Results are considered positive only if the EIA/IFA and the immunoblot are both positive. The two steps of Lyme disease testing are designed to be done together. CDC does not recommend skipping the first test and just doing the Western blot. Doing so will increase the frequency of false positive results and may lead to misdiagnosis and improper treatment.
Tick emergency preparedness
In the words of Ben Franklin, “An ounce of prevention is worth a pound of cure.” That includes trying to protect yourself against ticks in the first place.
- Try to avoid known tick-infested areas and if you can’t, plan activities for hottest, driest part of the day.
- Wear light-colored clothing.
- Wear long pants tucked into socks or boots and tuck shirt into pants.

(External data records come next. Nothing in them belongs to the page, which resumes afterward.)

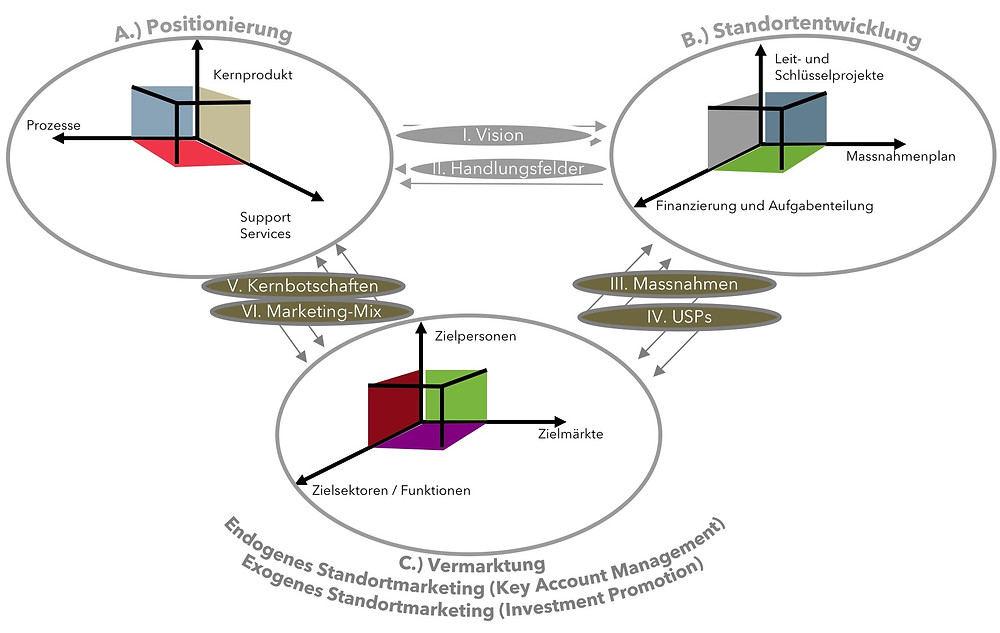 LOC Modell für Standortförderung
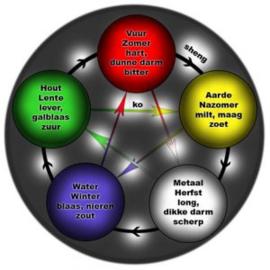 5 Elementen Aarde 10ML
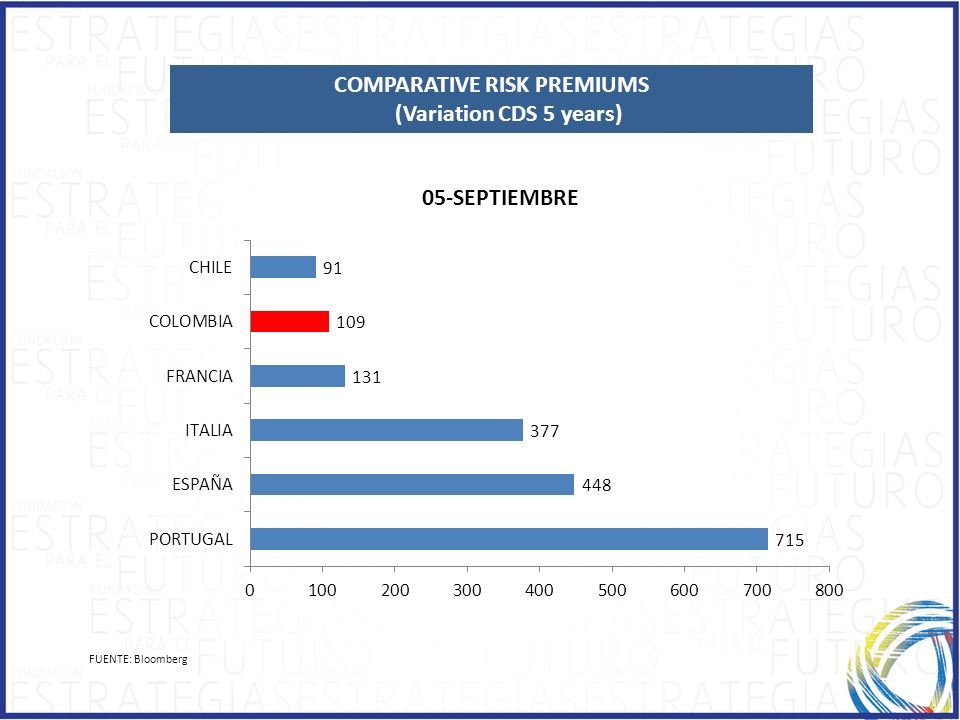 COMPARATIVE RISK PREMIUMS (Variation CDS 5 years)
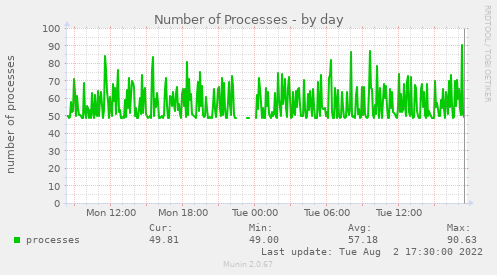 Number of Processes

- Don’t wear open-toed shoes or sandals in areas that may harbor ticks.
- Consider using a tick repellent. For more information, read this insect repellent fact sheet.

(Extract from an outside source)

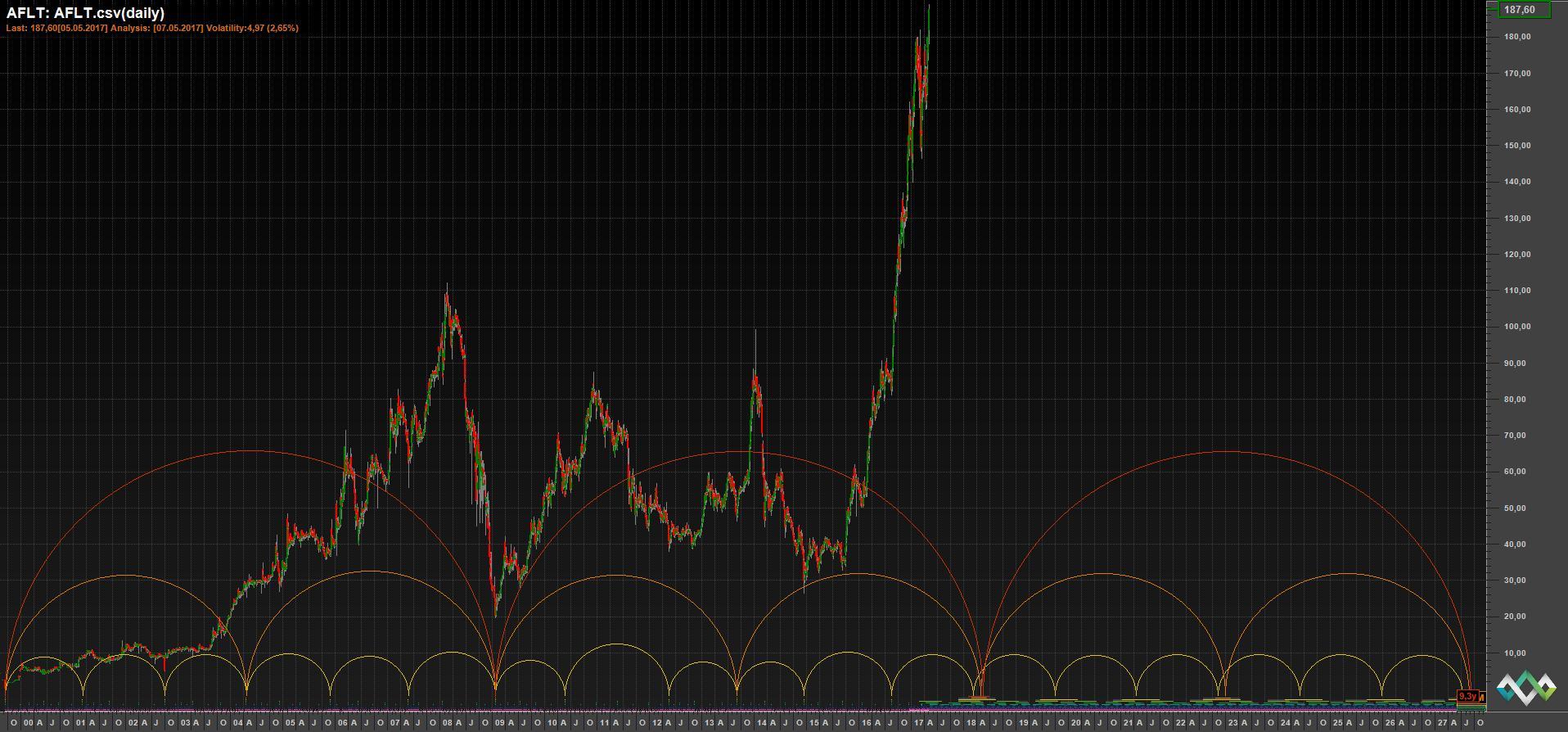 Временной анализ акций Аэрофлота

- Check yourself over carefully after you’ve been outdoors and make sure to look under your arms, behind the knees, between the legs, in and around the ears, in the belly button and in the hair.

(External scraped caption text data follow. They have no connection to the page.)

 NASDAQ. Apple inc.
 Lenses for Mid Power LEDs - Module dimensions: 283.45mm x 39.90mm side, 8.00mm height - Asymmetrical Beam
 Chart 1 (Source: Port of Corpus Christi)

Bob Maurais points out that you don’t have to be hiking the Appalachian Trail to come head to head with a deer tick. Most likely it’ll happen right in your own back yard. “It’s estimated that 75 percent of Lyme disease cases are contracted within 100 feet of the house,” he says.
Clayton Douglass says he hasn’t found anything yet that does a good job of repelling ticks. “I do use DEET,” he says, “but I think it only cuts down on the numbers of them I find. A couple of years ago I went deer hunting off the Webb Road in Windham. When I got back to my truck, I started picking off little black deer ticks. I counted over thirty of them! I’ve heard people say that part of the problem is people don’t burn their fields like they used to 40-50 years ago. I don’t know the answer. DDT used to kill a lot of them, but I’m still glad they stopped spraying that stuff around. I see a lot of eagles now. I’ll deal with the ticks to enjoy that sight!”
Do you have any advice to share?
Have you found a way to protect yourself against ticks or have you had experienced Lyme disease and have some important information to share? Add your comments below or send me a personal message and I’ll do a follow-up blog post. Thank you!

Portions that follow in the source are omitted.